Bug: length of PairwiseAlignments

gevro opened this issue · 2 comments

gevro commented

Hi,
Per the documentation, length should return the lengths of each alignment of a PairwiseAlignments object

General information methods
In the code snippets below, x is a PairwiseAlignments object, except otherwise noted.

alphabet(x): Equivalent to alphabet(unaligned(subject(x))).

length(x): The common length of alignedPattern(x) and alignedSubject(x). There is a method for PairwiseAlignmentsSingleSubjectSummary as well.

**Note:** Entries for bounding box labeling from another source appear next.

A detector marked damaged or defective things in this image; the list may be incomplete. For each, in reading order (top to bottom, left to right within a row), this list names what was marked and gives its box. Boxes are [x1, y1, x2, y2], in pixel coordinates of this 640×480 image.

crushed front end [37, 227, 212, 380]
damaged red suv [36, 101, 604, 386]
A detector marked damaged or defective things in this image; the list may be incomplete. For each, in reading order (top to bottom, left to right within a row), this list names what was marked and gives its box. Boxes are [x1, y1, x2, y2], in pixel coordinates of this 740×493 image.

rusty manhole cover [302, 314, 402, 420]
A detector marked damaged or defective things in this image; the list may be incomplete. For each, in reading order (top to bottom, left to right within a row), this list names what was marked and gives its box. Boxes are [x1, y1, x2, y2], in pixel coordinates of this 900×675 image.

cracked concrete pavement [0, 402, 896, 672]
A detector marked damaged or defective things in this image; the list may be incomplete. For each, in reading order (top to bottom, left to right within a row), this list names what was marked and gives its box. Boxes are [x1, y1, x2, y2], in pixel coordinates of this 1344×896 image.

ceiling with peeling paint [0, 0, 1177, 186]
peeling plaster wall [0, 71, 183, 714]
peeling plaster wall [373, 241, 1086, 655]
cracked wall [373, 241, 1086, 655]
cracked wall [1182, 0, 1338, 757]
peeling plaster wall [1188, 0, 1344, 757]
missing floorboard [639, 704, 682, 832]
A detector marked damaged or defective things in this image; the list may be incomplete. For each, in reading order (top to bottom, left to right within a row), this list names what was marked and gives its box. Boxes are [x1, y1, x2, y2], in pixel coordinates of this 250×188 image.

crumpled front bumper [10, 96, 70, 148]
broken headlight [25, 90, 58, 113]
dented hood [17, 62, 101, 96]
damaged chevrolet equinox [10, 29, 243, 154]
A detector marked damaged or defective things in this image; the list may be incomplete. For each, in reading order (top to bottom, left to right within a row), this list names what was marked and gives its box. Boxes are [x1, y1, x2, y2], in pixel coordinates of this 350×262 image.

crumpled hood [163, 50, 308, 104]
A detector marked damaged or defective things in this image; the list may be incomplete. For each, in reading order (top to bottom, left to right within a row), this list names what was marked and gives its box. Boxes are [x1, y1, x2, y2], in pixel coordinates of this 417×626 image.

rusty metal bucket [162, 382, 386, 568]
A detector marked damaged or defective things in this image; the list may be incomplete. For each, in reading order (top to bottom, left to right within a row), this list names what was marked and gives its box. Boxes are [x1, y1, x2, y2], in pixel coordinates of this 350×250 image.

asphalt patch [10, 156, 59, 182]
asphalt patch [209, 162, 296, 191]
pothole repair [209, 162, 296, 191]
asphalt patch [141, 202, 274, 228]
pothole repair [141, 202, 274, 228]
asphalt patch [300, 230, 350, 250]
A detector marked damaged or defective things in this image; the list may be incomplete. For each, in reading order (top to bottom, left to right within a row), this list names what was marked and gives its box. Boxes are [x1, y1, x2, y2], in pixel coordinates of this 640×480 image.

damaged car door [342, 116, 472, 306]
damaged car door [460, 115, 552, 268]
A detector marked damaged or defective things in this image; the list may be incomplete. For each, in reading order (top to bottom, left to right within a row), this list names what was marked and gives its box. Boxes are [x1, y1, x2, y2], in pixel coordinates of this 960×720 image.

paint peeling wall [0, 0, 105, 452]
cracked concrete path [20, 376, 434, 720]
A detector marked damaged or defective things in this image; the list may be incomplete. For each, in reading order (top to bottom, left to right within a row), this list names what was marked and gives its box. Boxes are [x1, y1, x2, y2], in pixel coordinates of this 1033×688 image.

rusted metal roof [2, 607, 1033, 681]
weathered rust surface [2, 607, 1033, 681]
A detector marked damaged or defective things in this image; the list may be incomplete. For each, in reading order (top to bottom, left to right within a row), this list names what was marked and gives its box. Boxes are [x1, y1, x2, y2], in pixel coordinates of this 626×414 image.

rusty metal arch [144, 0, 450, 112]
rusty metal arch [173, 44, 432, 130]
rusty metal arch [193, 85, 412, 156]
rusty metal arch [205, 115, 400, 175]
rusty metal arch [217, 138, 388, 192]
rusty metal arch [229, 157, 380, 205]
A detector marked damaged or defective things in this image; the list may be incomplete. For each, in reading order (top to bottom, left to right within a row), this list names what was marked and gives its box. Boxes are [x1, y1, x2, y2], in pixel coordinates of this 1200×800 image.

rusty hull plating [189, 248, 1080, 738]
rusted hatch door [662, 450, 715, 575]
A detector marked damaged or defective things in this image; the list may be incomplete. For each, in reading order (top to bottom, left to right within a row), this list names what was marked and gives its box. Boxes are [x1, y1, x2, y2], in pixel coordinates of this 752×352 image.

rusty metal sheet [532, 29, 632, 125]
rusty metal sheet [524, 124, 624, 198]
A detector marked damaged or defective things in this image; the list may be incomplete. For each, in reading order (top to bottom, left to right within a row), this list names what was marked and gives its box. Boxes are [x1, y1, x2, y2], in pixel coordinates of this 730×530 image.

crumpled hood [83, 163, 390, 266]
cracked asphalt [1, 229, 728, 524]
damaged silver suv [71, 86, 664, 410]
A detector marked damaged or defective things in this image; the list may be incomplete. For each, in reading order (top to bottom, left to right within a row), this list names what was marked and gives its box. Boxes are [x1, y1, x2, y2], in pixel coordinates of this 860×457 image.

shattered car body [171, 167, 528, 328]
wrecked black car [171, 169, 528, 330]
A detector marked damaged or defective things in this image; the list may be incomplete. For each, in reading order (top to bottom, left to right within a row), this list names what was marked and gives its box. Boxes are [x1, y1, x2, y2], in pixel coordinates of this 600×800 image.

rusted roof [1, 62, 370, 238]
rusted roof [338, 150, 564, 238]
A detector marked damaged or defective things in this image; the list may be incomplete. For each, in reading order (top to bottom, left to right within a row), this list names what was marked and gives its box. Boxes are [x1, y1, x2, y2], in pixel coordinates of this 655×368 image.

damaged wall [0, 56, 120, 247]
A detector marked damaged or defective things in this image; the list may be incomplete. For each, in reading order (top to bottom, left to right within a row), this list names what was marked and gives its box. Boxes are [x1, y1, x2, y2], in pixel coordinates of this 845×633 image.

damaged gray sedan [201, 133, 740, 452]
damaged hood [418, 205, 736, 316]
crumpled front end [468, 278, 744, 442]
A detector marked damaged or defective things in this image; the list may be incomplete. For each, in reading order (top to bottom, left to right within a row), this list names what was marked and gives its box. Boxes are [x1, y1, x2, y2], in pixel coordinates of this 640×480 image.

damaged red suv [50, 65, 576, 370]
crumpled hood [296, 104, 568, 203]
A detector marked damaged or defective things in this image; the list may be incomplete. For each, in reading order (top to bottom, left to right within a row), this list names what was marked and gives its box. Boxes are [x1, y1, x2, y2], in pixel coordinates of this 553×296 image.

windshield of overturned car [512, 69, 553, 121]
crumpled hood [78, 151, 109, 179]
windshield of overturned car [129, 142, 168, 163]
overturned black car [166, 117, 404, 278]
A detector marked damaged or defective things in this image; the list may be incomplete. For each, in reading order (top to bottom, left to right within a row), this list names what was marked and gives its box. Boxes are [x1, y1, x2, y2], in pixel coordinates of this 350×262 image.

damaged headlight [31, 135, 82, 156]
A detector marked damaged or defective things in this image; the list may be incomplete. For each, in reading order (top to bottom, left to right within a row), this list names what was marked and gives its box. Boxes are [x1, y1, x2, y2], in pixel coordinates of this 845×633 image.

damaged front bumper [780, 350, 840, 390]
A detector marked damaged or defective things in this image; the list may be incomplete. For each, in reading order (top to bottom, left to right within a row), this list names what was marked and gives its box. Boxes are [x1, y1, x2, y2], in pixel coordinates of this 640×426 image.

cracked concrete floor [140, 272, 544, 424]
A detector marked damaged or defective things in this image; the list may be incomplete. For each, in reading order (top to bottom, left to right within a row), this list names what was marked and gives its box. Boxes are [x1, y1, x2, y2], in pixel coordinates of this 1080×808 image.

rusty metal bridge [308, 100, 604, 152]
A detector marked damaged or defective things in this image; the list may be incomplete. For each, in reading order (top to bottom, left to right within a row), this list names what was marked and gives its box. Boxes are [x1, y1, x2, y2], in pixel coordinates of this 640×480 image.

However, the latest version of Biostrings simply returns the total number of alignments within the PairwiseAlignments object.

I believe this is a bug. Also, there does not seem to be a function to do what the documentation indicates.

Hi,

However, the latest version of Biostrings simply returns the total number of alignments within the PairwiseAlignments object.

This has always been the case and is the expected behavior of length() on a PairwiseAlignments object:

library(Biostrings)
pattern <- AAStringSet(c("PAWHEAE", "PAWHAE", "PAWWHEAE"))
subject <- AAString("HEAGAWGHEE")
x <- pairwiseAlignment(pattern, subject)
x
length(x)
# [1] 3

Also I don't see any contradiction with the documentation:

alignedPattern(x)
# AAStringSet object of length 3:
#     width seq
# [1]    10 P---AWHEAE
# [2]    10 P---AW-HAE
# [3]    11 P---AWWHEAE

length(alignedPattern(x))
# [1] 3

alignedSubject(x)
# AAStringSet object of length 3:
#     width seq
# [1]    10 HEAGAWGHEE
# [2]    10 HEAGAWGHEE
# [3]    11 HEAGAWGHE-E

length(alignedSubject(x))
# [1] 3

Use nchar() if you want the lengths of each alignment in the PairwiseAlignments object:

nchar(x)
# [1] 10 10 11
gevro commented

Ok thank you.